It's fabulous having the big guy home so I have a reason to cook again, to say nothing of the fact that I'm a little tired of all the carbs I've eaten in the last 5 days. Aren't you?
Last night's dinner needed to be something that was easy to prepare because we had a lot of catching up to do, but full of flavor too because I really wanted to hear the man of the house say "it's SOOO good to be home". Mission accomplished - this did the trick.
Adapted from Bon Appetit magazine, this chicken with its sweet/tart roasted lemons, salty olives and capers is real wow - absolutely chock full of exotic flavors. Including roasting the lemons, prepping and cooking the chicken and finishing the sauce, the whole dish takes about 20 minutes total and the result is a perfectly cooked, incredibly tender, lemony, salty, sweet dish with a hint of the Mediterranean. We enjoyed it along with a three bean salad dressed up with sun dried tomatoes and feta cheese and some sliced tomatoes, but I'm telling you it would be wonderful on a bed of couscous to soak up some of that to die for buttery sauce.
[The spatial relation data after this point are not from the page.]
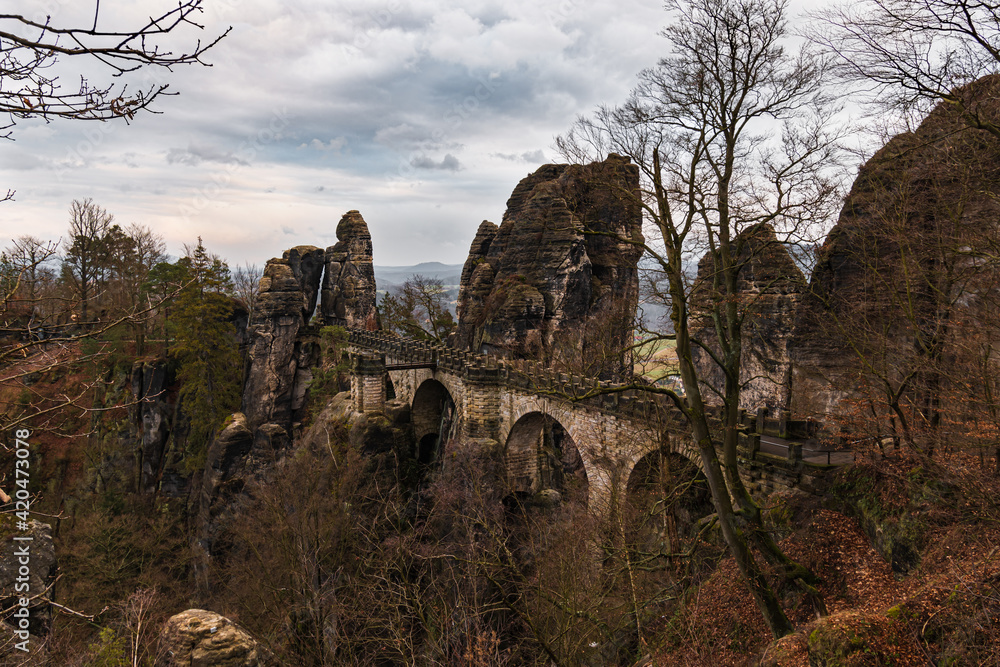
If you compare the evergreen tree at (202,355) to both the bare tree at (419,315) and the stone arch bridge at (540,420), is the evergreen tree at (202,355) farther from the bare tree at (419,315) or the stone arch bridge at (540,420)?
the bare tree at (419,315)

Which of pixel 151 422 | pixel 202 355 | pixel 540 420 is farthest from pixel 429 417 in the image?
pixel 151 422

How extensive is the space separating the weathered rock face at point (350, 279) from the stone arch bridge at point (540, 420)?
419cm

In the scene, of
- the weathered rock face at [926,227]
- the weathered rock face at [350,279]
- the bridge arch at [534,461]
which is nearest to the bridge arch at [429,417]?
the bridge arch at [534,461]

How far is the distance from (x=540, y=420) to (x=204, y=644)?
17.7m

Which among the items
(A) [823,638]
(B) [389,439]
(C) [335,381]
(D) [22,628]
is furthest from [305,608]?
(C) [335,381]

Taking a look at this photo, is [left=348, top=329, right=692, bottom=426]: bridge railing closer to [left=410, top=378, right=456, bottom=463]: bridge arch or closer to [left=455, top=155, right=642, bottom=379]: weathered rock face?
[left=410, top=378, right=456, bottom=463]: bridge arch

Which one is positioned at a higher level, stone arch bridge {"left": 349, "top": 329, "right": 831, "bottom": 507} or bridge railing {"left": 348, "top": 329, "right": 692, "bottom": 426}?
bridge railing {"left": 348, "top": 329, "right": 692, "bottom": 426}

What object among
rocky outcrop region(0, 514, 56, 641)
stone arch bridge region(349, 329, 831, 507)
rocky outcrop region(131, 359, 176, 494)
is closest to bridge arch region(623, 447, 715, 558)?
stone arch bridge region(349, 329, 831, 507)

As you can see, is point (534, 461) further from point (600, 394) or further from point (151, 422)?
point (151, 422)

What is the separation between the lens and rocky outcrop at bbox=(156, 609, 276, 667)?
776 centimetres

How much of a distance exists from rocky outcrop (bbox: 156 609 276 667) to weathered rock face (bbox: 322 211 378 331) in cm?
3698

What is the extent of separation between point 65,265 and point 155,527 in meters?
20.2

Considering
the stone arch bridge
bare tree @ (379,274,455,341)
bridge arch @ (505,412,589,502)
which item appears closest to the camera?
the stone arch bridge

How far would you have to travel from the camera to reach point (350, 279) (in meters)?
44.8
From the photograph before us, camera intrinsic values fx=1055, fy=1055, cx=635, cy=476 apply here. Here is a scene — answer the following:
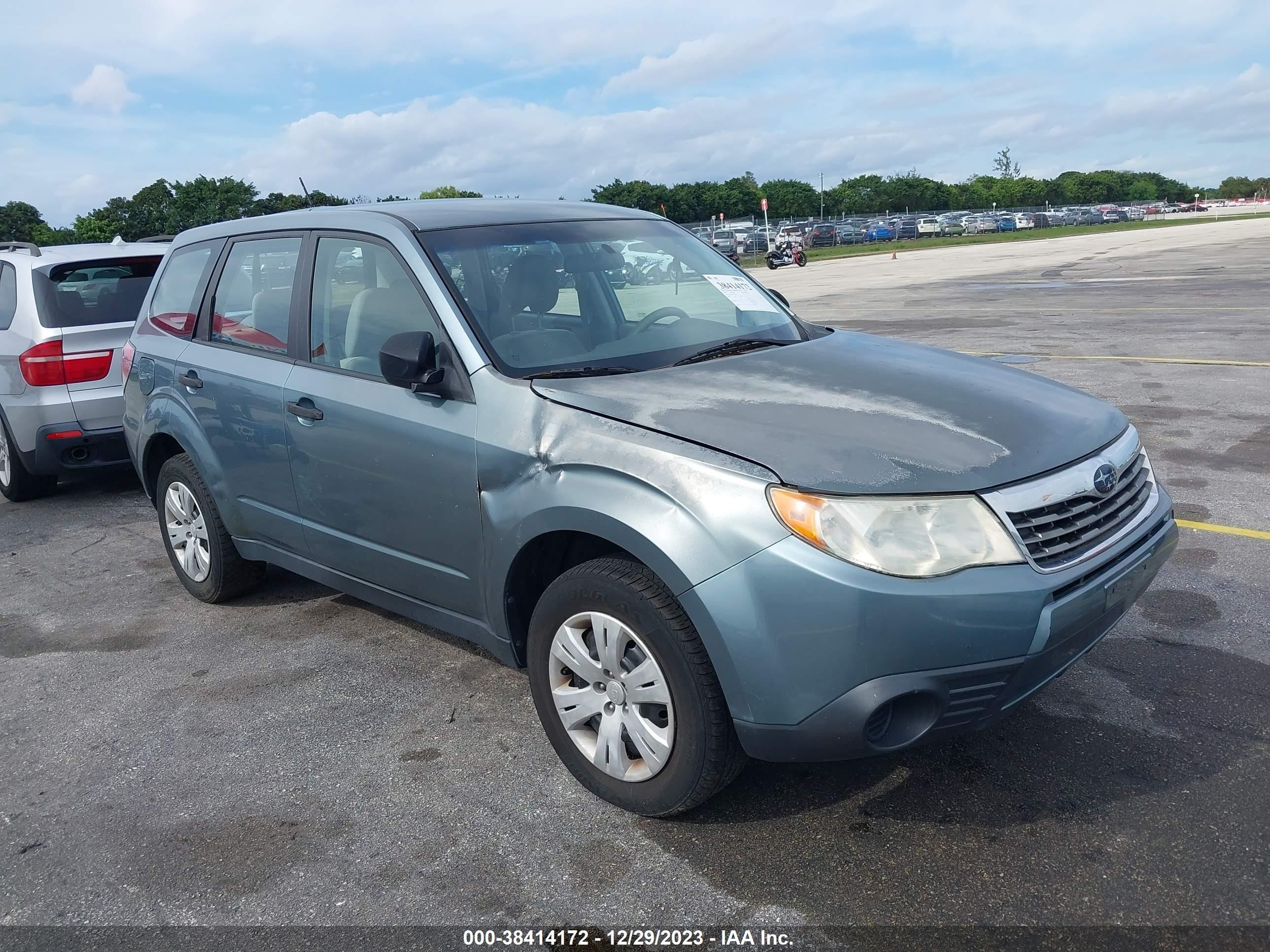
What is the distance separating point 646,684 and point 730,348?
1419mm

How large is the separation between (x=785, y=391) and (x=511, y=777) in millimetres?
1506

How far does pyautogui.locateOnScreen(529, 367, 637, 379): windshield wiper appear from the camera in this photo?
11.2 ft

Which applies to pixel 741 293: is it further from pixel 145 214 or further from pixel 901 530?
pixel 145 214

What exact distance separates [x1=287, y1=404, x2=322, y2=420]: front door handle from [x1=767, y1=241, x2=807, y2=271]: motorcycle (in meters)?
36.3

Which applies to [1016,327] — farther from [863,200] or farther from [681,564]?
[863,200]

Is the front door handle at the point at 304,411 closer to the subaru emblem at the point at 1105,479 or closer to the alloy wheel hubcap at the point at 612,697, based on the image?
the alloy wheel hubcap at the point at 612,697

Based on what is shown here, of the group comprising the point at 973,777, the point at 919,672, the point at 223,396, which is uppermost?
the point at 223,396

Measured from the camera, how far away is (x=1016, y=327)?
14.0 meters

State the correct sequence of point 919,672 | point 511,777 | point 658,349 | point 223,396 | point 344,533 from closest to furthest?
point 919,672 < point 511,777 < point 658,349 < point 344,533 < point 223,396

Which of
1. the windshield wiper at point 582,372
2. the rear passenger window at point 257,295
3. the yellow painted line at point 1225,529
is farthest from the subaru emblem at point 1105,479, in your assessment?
the rear passenger window at point 257,295

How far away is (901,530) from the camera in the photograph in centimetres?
264

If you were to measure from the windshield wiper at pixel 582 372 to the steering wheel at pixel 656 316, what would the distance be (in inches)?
14.4

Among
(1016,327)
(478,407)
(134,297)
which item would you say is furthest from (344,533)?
(1016,327)

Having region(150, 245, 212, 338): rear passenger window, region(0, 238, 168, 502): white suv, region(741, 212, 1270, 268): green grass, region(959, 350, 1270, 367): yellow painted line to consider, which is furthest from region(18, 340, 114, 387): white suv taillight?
region(741, 212, 1270, 268): green grass
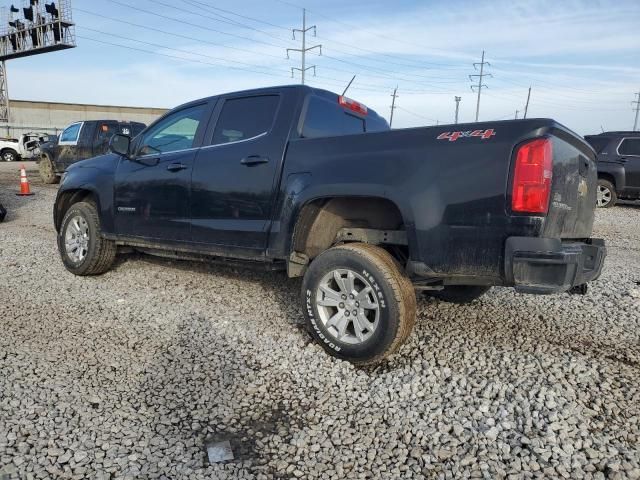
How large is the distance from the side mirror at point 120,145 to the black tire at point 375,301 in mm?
2768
Chicken with Roasted Lemons, Green Olives and Capers
1 large lemon
Preheat oven to 325. Line a sheet pan with parchment paper.
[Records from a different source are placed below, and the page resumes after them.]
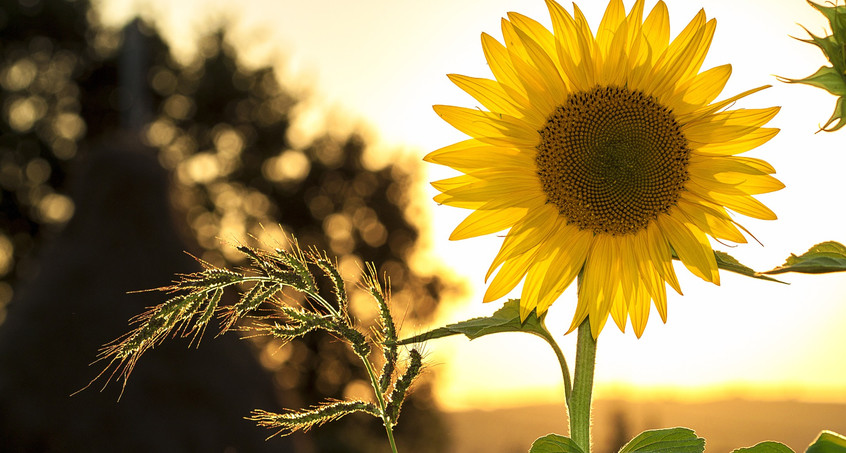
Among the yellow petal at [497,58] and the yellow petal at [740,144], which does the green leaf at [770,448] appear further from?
the yellow petal at [497,58]

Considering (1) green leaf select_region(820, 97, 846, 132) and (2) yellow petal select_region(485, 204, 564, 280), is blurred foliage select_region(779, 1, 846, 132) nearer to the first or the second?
(1) green leaf select_region(820, 97, 846, 132)

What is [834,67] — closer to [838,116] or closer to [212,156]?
[838,116]

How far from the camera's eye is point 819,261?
4.26ft

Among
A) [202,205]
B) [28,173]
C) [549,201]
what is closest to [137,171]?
[202,205]

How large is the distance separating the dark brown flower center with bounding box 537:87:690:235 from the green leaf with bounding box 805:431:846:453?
0.63 meters

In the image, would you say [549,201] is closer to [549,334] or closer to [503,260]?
[503,260]

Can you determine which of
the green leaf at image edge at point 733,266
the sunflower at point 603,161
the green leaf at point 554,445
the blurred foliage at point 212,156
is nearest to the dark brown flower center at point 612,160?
the sunflower at point 603,161

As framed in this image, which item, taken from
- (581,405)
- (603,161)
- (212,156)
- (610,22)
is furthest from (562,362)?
(212,156)

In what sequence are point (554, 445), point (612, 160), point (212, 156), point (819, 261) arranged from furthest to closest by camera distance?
point (212, 156)
point (612, 160)
point (554, 445)
point (819, 261)

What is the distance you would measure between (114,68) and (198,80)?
222 centimetres

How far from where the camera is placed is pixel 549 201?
6.24ft

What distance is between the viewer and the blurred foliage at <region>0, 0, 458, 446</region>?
1903 cm

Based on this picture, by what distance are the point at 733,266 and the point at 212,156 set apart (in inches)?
831

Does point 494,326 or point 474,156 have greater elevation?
point 474,156
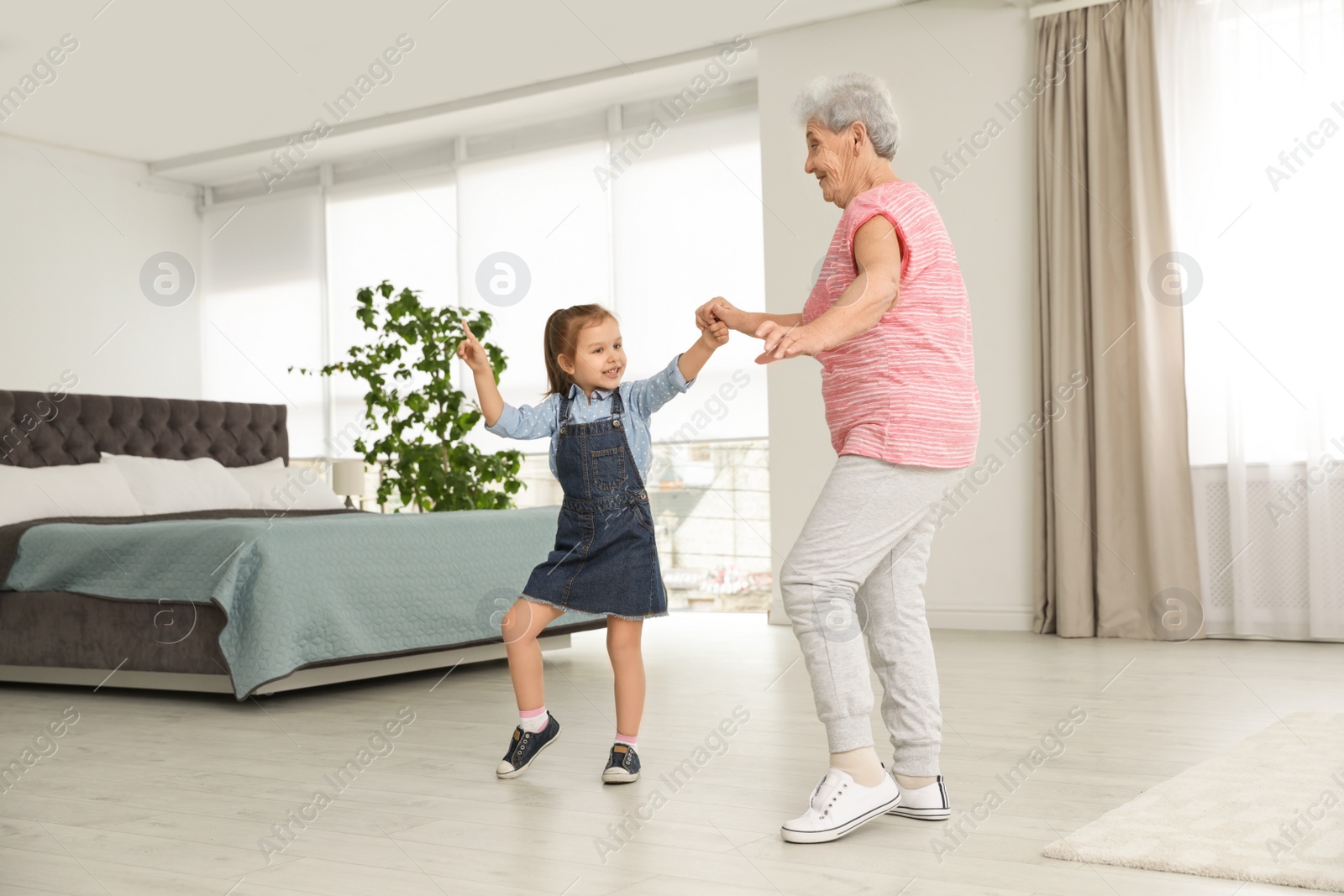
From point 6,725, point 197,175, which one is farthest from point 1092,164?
point 197,175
Slice 1 large lemon into 12 thin slices. Brush with olive oil, sprinkle lightly with salt and bake for 20 minutes until lemons turn golden around the edges and look slightly dry. Set aside.
2 large skinless boneless chicken breasts
All purpose flour
Coarse ground pepper
2 tablespoons olive oil
1/2 cup sliced large pitted green olives (I used lemon stuffed olives)
2 Tablespoons capers, rinsed and drained
1/2 cup white wine or vermouth
2 tablespoons cold butter, cut into pieces
2 tablespoons fresh parsley, chopped
Pound chicken slightly to a uniform half inch thickness. Coat with coarse ground pepper, then dredge in flour. Heat oil in a large sauté pan over medium high, add chicken and cook for 3 minutes or until golden brown. Flip over and cook another 2 minutes. Add wine to pan and lower heat to medium. Sprinkle olives and capers over top of chicken, cover and cook for 5 minutes. Remove from heat and stir butter pieces into sauce until butter has melted, scraping bottom of pan to incorporate browned bits into sauce. Top with roasted lemon slices and garnish with parsley. Serves 2.